The Italian-American Historical
Society once stated that pizza was brought back to Rome by
legionnaires stationed in Palestine in the first century B.C. The
soldiers had grown tired of the local, unleavened bread and spiced it
up with cheese and olive oil. So goes the argument that pizza's true
ancestor is the matzoh.
The world's first pizzeria was
the Port'Alba, which opened in Naples in 1830. It cooked its pizzas
in an oven lined with Vesuvian lava. The Port'Alba became a haunt for
artists and writers, and the poet Salvatore di Giacomo wrote several
poems about pizza from one of its tables. |
Alexandre Dumas mentioned pizza
in several travel essays, but he erred about pizza a otto giorni -
instead of being baked eight days before it was eaten, the pizza was
eaten right out of the oven and paid for eight days later.
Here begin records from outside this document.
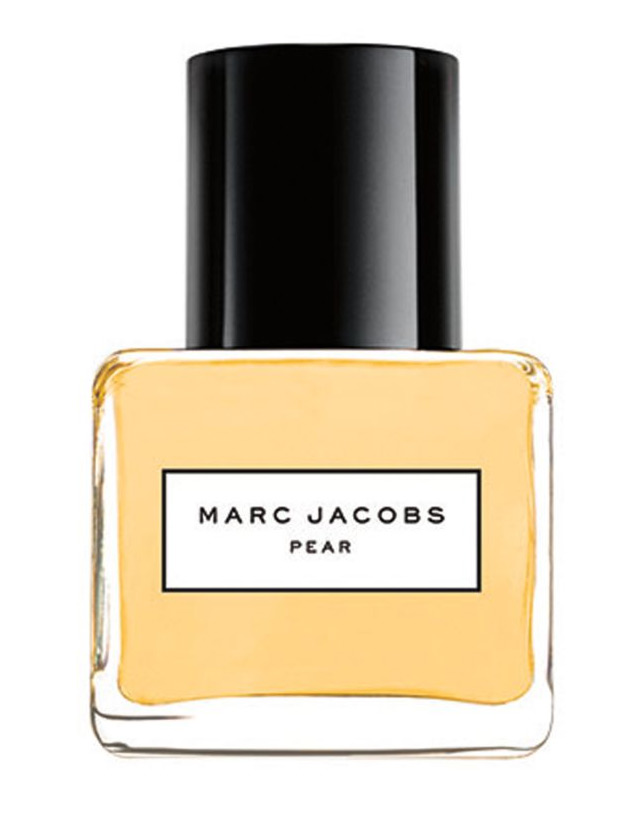 香水(女性用) Marc Jacobs Pear Marc Jacobs Pear Splash 2016 Marc Jacobs perfume - a fragrance for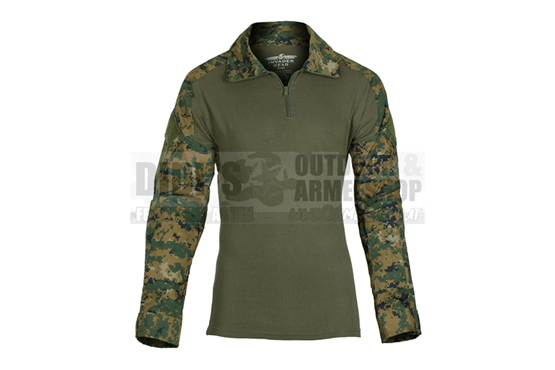 Combat Shirt marpat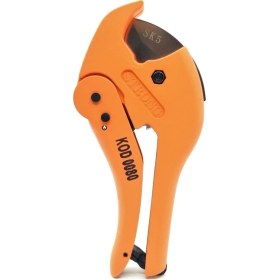 Resim Strong Pprc Boru Kesme Makası Otomatik 42MM 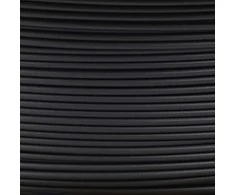Copymaster3D Turbo PLA Matte 1.75mm 1kg Juodas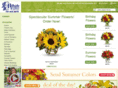 hillsidefloral.com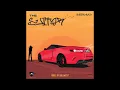 Monaky - The Suitor (Official Audio)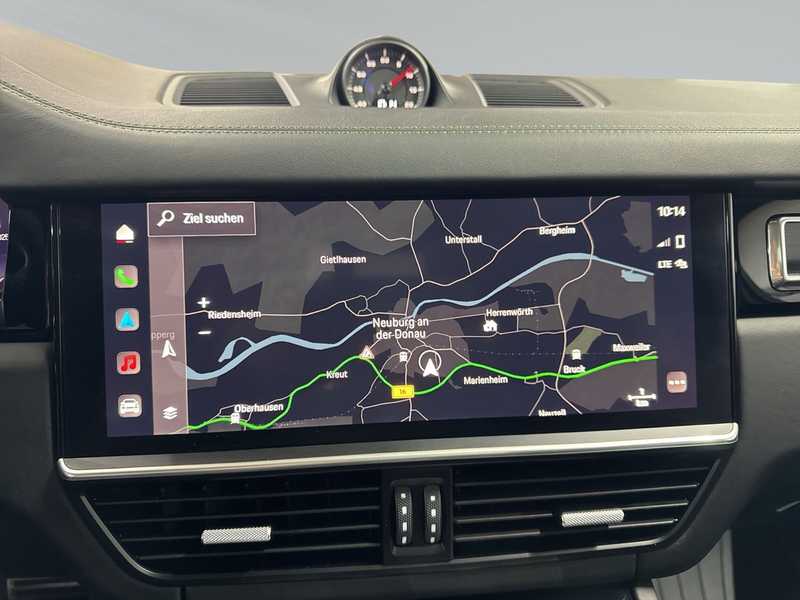 2022 Porsche Cayenne GTS 4,0L 2022 Cyprus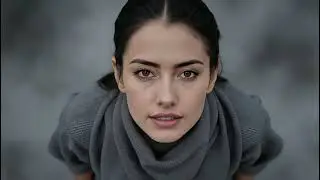 Adrian Vale - Frozen Echoes (Video Teaser)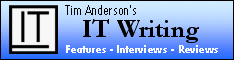ITWriting banner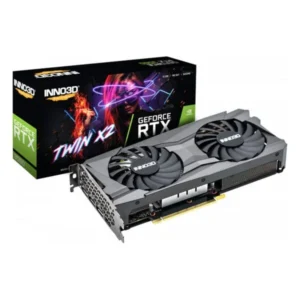 INNO3D RTX 3060 12GB TWIN 2X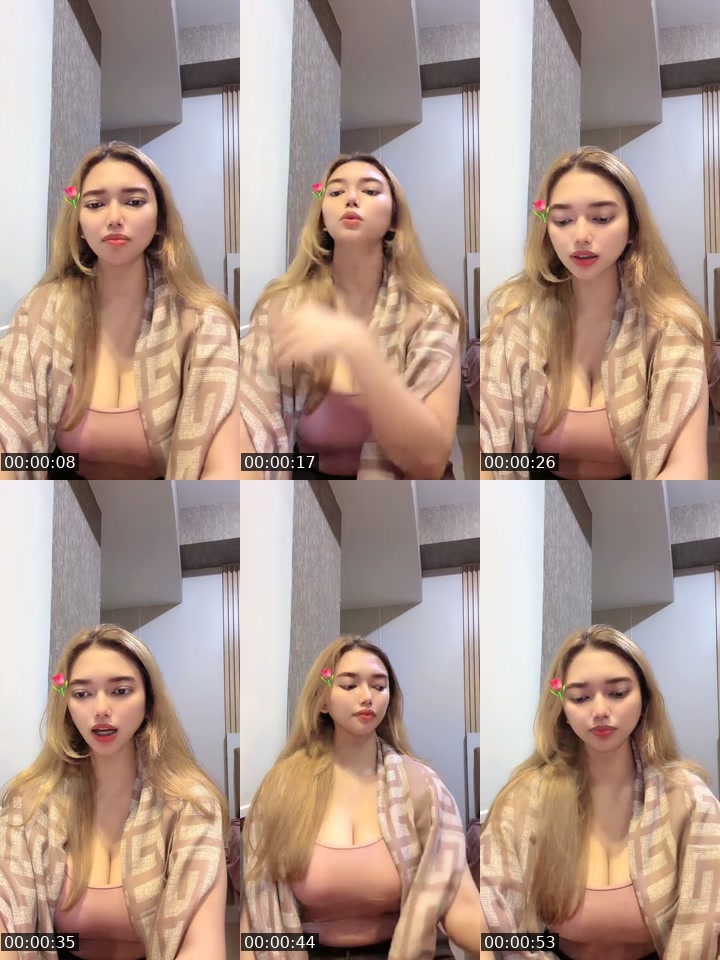 @dheaayunabilad TikTok live from 2026-07-06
Even as Rafaele Esposito was
concocting a pizza fit for a queen, his countrymen were flocking to
America, and they took pizza with them. In 1905, Gennaro Lombardi
opened the first American pizzeria at 531/2 Spring St. in New York.
But pizza was considered foreign food and could be found only in
Italian neighborhoods.
When World War II sent great
waves of Americans to Italy, GIs with names such as Kelly and
Schwartz got their first taste of pizza. It was love at first bite,
and, when they returned, pizza became a national obsession.